■ What to produce
Restate each of the lines below word for word and drop every picture.

■ Dataset section
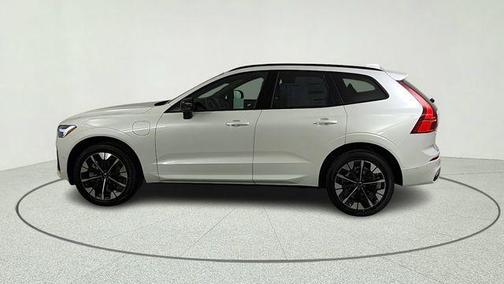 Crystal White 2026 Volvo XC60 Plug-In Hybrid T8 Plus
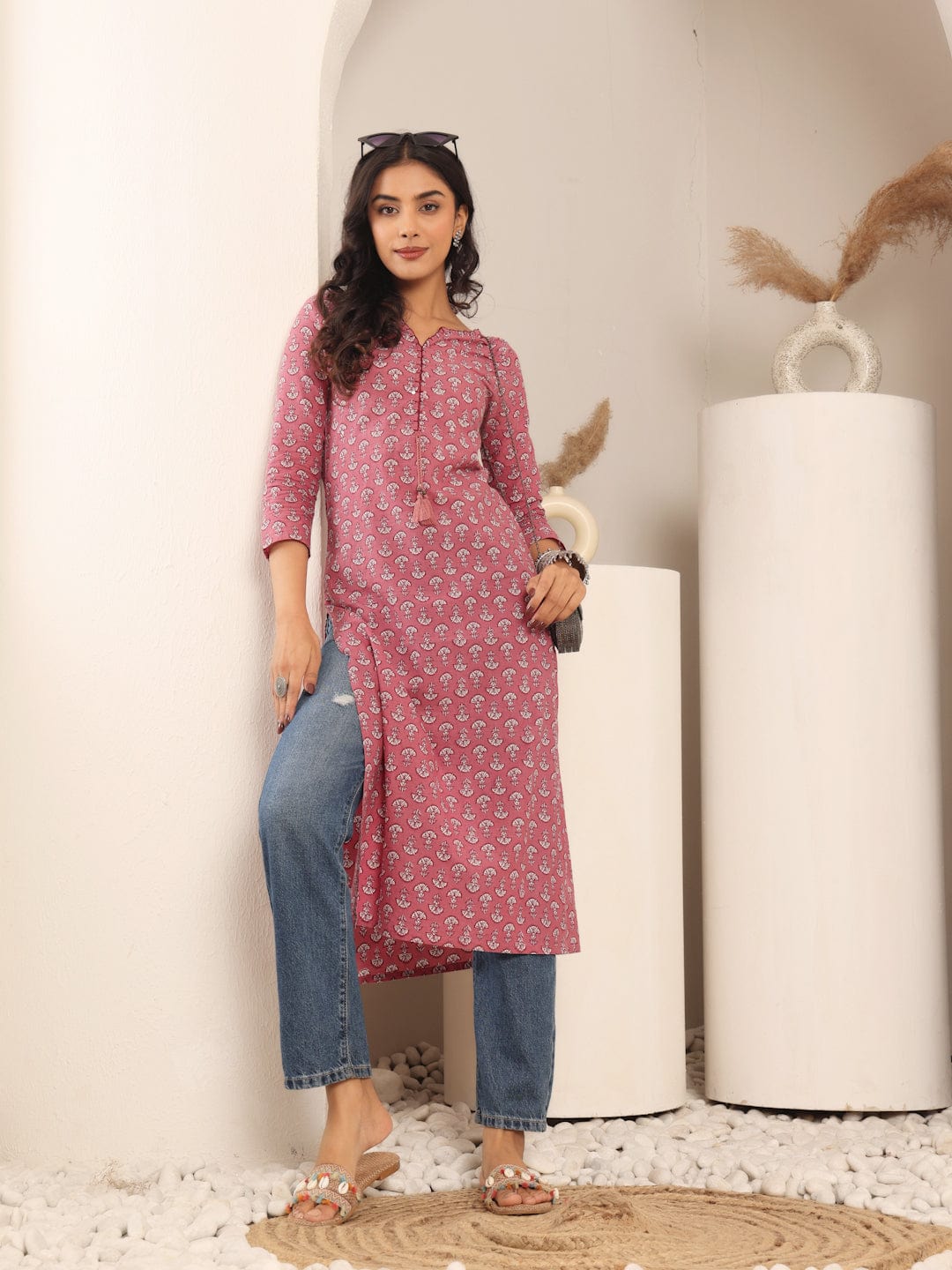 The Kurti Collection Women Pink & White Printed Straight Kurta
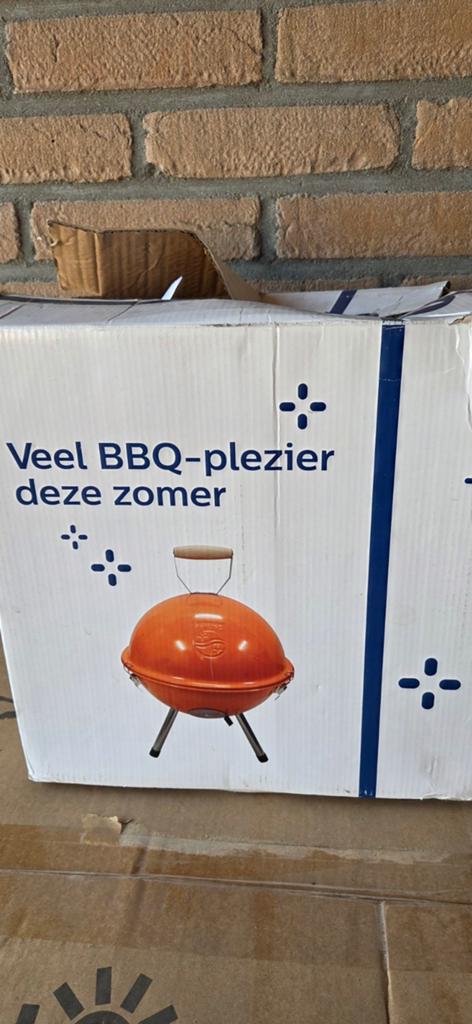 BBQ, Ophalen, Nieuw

■ Answer area
 Crystal White 2026 Volvo XC60 Plug-In Hybrid T8 Plus
 The Kurti Collection Women Pink & White Printed Straight Kurta
 BBQ, Ophalen, Nieuw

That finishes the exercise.